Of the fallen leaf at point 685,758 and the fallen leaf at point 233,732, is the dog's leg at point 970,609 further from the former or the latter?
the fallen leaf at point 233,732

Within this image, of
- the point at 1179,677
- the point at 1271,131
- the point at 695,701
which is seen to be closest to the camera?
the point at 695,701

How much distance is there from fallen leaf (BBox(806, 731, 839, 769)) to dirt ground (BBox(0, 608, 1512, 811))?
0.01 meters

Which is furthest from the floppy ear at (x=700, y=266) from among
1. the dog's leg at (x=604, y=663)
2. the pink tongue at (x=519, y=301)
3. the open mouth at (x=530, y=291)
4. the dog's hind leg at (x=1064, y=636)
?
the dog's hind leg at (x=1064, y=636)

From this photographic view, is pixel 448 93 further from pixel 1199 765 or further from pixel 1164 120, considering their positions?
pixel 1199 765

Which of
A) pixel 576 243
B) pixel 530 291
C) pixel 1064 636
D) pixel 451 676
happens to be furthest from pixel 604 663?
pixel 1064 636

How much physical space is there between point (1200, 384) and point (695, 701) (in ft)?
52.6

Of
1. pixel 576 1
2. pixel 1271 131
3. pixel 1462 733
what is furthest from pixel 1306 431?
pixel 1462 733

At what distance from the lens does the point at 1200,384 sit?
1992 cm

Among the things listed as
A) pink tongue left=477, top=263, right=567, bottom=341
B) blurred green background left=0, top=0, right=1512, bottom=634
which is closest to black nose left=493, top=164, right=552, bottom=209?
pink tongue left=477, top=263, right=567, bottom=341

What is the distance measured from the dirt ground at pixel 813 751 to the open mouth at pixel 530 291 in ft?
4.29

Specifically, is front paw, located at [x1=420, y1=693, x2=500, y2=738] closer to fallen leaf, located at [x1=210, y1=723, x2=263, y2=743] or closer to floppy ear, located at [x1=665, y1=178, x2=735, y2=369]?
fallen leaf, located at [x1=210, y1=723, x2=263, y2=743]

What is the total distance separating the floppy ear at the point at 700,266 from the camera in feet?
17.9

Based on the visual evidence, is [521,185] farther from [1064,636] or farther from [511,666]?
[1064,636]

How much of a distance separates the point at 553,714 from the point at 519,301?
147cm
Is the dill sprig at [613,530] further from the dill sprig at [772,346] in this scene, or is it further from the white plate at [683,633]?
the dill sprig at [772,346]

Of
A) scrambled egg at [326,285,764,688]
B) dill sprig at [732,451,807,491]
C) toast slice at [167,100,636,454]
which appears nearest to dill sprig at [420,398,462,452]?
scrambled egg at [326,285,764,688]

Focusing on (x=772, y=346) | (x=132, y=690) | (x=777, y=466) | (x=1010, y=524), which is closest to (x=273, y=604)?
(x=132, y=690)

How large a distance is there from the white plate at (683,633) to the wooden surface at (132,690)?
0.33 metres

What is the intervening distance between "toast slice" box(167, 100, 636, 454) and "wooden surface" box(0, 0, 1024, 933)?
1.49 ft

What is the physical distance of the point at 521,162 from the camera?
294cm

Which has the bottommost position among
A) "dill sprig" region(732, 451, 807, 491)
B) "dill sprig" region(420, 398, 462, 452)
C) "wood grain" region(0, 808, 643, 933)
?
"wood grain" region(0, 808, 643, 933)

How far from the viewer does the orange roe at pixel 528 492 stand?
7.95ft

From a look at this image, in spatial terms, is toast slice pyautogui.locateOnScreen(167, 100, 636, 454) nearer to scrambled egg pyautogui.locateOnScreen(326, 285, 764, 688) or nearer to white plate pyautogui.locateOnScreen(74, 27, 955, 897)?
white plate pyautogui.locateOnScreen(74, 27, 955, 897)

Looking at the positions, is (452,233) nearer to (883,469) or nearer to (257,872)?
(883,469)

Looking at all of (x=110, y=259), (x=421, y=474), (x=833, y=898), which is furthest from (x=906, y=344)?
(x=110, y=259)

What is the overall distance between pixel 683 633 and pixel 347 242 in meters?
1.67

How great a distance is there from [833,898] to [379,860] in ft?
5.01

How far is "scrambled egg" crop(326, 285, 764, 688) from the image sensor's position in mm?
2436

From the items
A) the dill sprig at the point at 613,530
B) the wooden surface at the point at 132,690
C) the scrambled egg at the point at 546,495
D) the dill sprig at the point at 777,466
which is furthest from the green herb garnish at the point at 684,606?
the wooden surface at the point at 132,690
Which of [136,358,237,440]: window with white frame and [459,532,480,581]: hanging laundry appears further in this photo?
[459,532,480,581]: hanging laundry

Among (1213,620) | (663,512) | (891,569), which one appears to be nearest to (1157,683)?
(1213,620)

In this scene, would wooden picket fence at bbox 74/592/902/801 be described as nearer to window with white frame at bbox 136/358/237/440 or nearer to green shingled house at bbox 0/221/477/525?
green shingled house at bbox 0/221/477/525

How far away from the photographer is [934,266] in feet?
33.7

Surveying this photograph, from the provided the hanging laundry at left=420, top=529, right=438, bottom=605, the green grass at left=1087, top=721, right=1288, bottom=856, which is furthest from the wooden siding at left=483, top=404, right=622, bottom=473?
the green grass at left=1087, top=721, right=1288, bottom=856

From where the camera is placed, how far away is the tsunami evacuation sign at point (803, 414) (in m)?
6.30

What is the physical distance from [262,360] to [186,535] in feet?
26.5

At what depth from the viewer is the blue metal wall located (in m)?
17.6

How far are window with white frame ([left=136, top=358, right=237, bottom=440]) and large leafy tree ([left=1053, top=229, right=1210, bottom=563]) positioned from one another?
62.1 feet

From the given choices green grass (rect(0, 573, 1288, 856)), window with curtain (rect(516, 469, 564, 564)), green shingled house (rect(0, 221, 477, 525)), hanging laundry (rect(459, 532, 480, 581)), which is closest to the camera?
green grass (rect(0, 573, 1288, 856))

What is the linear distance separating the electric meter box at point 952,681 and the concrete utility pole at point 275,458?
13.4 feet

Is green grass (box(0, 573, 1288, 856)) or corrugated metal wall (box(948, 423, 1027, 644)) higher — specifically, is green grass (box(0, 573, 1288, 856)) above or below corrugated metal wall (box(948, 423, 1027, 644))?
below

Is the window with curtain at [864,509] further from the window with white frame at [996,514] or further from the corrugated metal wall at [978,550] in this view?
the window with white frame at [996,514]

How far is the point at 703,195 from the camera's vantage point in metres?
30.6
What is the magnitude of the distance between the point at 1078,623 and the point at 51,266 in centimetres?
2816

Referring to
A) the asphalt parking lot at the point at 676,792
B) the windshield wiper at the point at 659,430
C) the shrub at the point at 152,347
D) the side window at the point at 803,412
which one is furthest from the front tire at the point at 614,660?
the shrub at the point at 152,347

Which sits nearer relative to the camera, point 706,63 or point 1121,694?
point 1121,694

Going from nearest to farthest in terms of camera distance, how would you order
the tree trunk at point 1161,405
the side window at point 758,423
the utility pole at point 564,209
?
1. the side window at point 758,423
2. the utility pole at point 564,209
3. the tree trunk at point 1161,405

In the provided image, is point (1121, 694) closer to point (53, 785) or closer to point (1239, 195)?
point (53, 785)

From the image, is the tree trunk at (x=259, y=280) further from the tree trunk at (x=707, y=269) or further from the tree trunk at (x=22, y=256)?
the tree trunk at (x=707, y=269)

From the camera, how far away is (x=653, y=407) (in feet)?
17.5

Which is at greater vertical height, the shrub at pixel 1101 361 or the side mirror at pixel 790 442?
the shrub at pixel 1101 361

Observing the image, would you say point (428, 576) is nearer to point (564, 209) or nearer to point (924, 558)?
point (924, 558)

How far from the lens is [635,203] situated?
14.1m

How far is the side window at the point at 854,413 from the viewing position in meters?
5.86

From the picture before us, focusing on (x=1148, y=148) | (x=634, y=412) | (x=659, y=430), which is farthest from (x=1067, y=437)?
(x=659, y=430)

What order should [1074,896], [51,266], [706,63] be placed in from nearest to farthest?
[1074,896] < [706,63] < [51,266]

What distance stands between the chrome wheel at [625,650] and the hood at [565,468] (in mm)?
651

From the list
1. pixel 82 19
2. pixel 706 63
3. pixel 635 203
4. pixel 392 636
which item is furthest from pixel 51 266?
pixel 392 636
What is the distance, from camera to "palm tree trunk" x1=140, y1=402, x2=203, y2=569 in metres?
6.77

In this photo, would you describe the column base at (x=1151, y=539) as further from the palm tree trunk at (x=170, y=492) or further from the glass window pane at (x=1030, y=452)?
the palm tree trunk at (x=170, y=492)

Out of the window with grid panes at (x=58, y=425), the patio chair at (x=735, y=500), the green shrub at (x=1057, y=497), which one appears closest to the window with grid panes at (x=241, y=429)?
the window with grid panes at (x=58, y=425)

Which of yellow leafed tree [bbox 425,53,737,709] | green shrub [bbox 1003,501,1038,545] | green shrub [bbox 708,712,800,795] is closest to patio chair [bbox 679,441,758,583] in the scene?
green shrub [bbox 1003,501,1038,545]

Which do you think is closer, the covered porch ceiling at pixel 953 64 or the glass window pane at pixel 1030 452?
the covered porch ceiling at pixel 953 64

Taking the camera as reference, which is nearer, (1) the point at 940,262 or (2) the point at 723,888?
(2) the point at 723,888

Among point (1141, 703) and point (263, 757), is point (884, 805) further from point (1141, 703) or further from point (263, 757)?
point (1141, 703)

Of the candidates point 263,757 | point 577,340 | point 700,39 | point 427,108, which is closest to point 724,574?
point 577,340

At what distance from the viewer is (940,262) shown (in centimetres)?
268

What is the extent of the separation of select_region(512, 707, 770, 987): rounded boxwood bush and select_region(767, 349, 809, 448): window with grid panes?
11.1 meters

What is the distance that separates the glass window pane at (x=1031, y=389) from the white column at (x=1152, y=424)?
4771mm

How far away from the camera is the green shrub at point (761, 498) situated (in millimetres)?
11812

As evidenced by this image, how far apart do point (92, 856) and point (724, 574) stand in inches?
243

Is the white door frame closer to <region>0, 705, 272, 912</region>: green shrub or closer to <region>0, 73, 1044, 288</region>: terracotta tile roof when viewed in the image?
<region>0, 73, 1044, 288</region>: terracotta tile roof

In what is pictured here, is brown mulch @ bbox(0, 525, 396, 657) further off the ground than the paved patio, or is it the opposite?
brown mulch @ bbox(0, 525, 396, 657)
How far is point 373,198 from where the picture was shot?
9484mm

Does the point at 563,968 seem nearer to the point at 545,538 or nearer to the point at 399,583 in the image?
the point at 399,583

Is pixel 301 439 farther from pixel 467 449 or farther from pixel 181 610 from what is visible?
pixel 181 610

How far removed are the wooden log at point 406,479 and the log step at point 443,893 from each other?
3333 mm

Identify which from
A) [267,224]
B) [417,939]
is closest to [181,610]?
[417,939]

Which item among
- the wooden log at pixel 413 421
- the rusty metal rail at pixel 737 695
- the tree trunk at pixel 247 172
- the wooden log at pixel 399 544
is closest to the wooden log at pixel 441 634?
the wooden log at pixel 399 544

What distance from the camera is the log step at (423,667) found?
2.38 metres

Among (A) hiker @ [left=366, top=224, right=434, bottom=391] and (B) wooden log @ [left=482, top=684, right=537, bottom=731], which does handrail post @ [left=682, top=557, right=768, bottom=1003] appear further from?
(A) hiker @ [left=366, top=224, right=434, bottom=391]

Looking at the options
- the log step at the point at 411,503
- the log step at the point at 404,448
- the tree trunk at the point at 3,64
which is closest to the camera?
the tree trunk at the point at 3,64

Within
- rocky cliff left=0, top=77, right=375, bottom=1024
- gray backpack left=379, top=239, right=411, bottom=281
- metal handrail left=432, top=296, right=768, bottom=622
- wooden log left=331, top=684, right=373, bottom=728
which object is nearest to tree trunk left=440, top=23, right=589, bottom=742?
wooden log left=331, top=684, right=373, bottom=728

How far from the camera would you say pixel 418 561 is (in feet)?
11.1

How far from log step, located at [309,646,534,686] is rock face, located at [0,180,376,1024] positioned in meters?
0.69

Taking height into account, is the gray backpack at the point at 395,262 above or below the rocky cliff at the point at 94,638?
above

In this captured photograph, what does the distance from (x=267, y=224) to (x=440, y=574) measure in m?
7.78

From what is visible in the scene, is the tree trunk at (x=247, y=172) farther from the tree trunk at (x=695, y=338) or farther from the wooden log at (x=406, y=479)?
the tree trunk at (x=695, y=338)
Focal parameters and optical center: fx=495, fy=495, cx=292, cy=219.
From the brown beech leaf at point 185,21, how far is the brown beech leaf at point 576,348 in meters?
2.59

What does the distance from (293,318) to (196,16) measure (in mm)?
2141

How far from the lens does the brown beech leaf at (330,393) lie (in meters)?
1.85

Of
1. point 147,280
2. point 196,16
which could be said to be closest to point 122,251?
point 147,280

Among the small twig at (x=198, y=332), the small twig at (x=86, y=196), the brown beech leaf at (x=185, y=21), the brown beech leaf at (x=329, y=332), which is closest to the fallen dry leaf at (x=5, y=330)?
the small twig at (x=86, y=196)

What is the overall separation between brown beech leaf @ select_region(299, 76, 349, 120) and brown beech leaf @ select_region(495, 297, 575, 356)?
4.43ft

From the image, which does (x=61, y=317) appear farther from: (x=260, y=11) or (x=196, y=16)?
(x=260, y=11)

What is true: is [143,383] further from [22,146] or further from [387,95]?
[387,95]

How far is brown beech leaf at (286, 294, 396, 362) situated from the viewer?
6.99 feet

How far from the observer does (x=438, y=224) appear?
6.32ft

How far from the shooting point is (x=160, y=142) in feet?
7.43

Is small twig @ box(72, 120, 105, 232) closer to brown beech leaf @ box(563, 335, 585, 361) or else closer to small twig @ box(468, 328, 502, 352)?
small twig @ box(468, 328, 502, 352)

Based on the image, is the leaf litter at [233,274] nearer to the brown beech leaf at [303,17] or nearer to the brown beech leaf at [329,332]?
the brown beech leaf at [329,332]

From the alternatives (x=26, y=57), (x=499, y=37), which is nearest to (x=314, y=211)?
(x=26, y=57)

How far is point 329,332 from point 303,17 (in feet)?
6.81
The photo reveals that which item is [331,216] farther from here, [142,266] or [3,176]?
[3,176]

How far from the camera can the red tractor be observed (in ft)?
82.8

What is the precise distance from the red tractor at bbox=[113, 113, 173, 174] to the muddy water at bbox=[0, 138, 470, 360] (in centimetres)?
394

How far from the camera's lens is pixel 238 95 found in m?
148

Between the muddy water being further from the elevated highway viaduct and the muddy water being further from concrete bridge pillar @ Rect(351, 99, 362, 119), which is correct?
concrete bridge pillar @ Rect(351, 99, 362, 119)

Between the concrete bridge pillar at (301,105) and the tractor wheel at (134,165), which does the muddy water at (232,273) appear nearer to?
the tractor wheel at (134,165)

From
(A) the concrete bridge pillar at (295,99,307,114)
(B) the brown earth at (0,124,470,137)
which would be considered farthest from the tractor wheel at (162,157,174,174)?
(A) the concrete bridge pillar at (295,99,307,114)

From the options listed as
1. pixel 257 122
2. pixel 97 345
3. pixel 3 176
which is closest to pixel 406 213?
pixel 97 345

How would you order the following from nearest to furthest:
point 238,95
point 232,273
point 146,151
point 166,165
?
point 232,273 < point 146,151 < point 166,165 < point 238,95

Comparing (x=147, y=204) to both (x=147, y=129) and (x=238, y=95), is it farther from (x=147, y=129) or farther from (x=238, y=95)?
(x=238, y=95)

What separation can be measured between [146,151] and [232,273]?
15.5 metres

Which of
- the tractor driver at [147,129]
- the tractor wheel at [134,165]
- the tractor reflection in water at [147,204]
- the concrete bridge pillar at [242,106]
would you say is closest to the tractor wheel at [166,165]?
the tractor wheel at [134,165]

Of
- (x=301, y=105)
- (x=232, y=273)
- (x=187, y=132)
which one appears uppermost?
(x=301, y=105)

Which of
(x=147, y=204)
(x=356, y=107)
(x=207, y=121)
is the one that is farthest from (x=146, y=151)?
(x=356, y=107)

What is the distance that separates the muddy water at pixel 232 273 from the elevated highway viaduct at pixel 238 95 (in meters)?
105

WHAT NEEDS TO BE DONE
Exactly reproduce the lines that run from the line with "How would you order the" through the last line of the records, inclusive.

ANSWER TO THIS EXERCISE
How would you order the following from nearest to furthest:
point 238,95
point 232,273
point 146,151
point 166,165
?
point 232,273 < point 146,151 < point 166,165 < point 238,95

Comparing (x=147, y=204) to both (x=147, y=129) and (x=238, y=95), is it farther from (x=147, y=129) or farther from (x=238, y=95)?
(x=238, y=95)

What separation can be measured between [146,151] and [232,273]?
15.5 metres

Which of
- the tractor driver at [147,129]
- the tractor wheel at [134,165]
- the tractor reflection in water at [147,204]
- the concrete bridge pillar at [242,106]
would you say is closest to the tractor wheel at [166,165]?
the tractor wheel at [134,165]

Of
- (x=301, y=105)
- (x=232, y=273)
- (x=187, y=132)
which one appears uppermost?
(x=301, y=105)

Which of
(x=147, y=204)
(x=356, y=107)
(x=207, y=121)
is the one that is farthest from (x=146, y=151)?
(x=356, y=107)

What is the distance that separates the muddy water at pixel 232 273 from the elevated highway viaduct at pixel 238 95 (in meters)?
105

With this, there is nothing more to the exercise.